#### Task a:
Decide whether each of the following statements agrees with the text on atomic wait and notify: (i) the writer holds that the standard guarantees the second load gets the value 1; (ii) the writer expects the problem to go away if the operations are upgraded to seq_cst; (iii) the writer guesses that real-life implementations already include the necessary barriers. For each, answer yes or no and quote the deciding words of the text.

#### Page text:

>> begin

If an implementation performs steps 30.1-3 in a non-atomic fashion, such that the notify can happen "between" steps 1 and 3, then it has to somehow ensure that step 3 unblocks anyway.


#2 is stickier. At this point I think you are right: the standard doesn't guarantee that the second load gets the value 1; and if it doesn't, then it will presumably block again and never be woken up.

The use of the relaxed memory ordering makes it pretty clear in this example. If we wanted to prove that the second load must see 1, the only way I can see is to invoke write-read coherence (intro.races p18) which requires that we prove the store happens before the load, in the sense of intro.races p10. This in turn requires that somewhere along the way, we have some operation in one thread that synchronizes with some operation in the other (you can't get inter-thread happens before without a synchronizes with, unless there are consume operations which is not the case here). Usually you get synchronizes with from a pairing of an acquire load with a release store (atomics.order p2), and here we have no such thing; nor, as far as I can tell, anything else that would synchronize. So we don't have a proof.

In fact, I think the problem persists even if we upgrade to seq_cst operations. We could then have both loads coherence-ordered before the store, and the total order S of atomics.order p4 would go "first load, second load, store". I don't see that contradicting anything. We would still have to show a synchronizes with to rule this out, and again we can't. There might appear to be a better chance than in the relaxed case, since seq_cst loads and stores are acquire and release respectively. But the only way to use this would be if one of the loads were to take its value from the store, i.e. if one of the loads were to return 1, and we are assuming that is not the case. So again this undesired behavior seems consistent with all the rules.

It does make you wonder if the Standard authors meant to require the notification to synchronize with the unblocking. That would fix the problem, and I would guess real-life implementations already include the necessary barriers.

But indeed, I am not seeing this specified anywhere.

The only possible way out that I can see is that "eligible to be unblocked" applies to the entire wait operation, not just to a single iteration of it. But it seems clear that the intent was that if you are unblocked by a notify and the value has not changed, then you block again until a second notify occurs (or spurious wakeup).

It's starting to look to me like a defect.

>> end

#### Records for the task:

>> begin

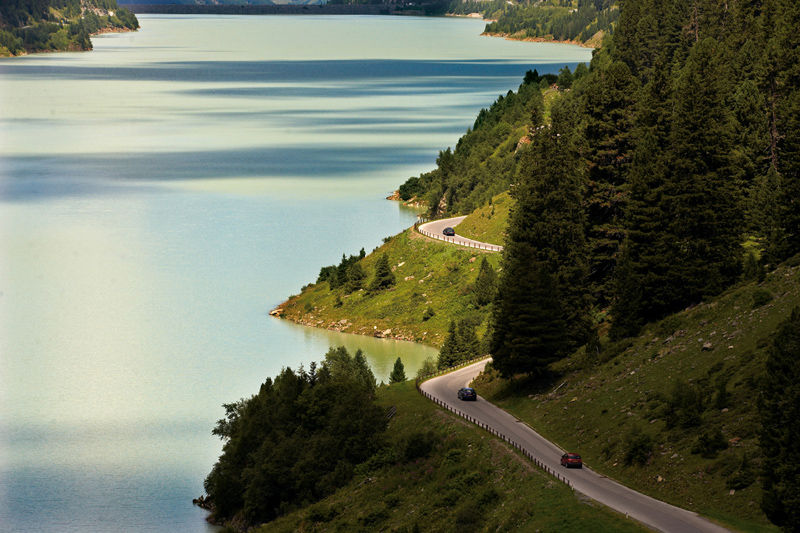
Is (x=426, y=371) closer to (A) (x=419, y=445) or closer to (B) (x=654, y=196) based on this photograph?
(B) (x=654, y=196)

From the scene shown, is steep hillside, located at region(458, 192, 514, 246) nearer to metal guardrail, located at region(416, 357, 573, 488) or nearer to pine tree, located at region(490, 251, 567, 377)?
metal guardrail, located at region(416, 357, 573, 488)

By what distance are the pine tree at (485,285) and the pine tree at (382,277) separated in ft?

>> end

#### Task b:
Write out all of the records above word for word, leaving out the pictures.

#### Full response a:
(i) No: "the standard doesn't guarantee that the second load gets the value 1"
(ii) No: "I think the problem persists even if we upgrade to seq_cst operations"
(iii) Yes: "I would guess real-life implementations already include the necessary barriers"

#### Full response b:
Is (x=426, y=371) closer to (A) (x=419, y=445) or closer to (B) (x=654, y=196) based on this photograph?
(B) (x=654, y=196)

From the scene shown, is steep hillside, located at region(458, 192, 514, 246) nearer to metal guardrail, located at region(416, 357, 573, 488) or nearer to pine tree, located at region(490, 251, 567, 377)?
metal guardrail, located at region(416, 357, 573, 488)

By what distance are the pine tree at (485,285) and the pine tree at (382,277) separated in ft?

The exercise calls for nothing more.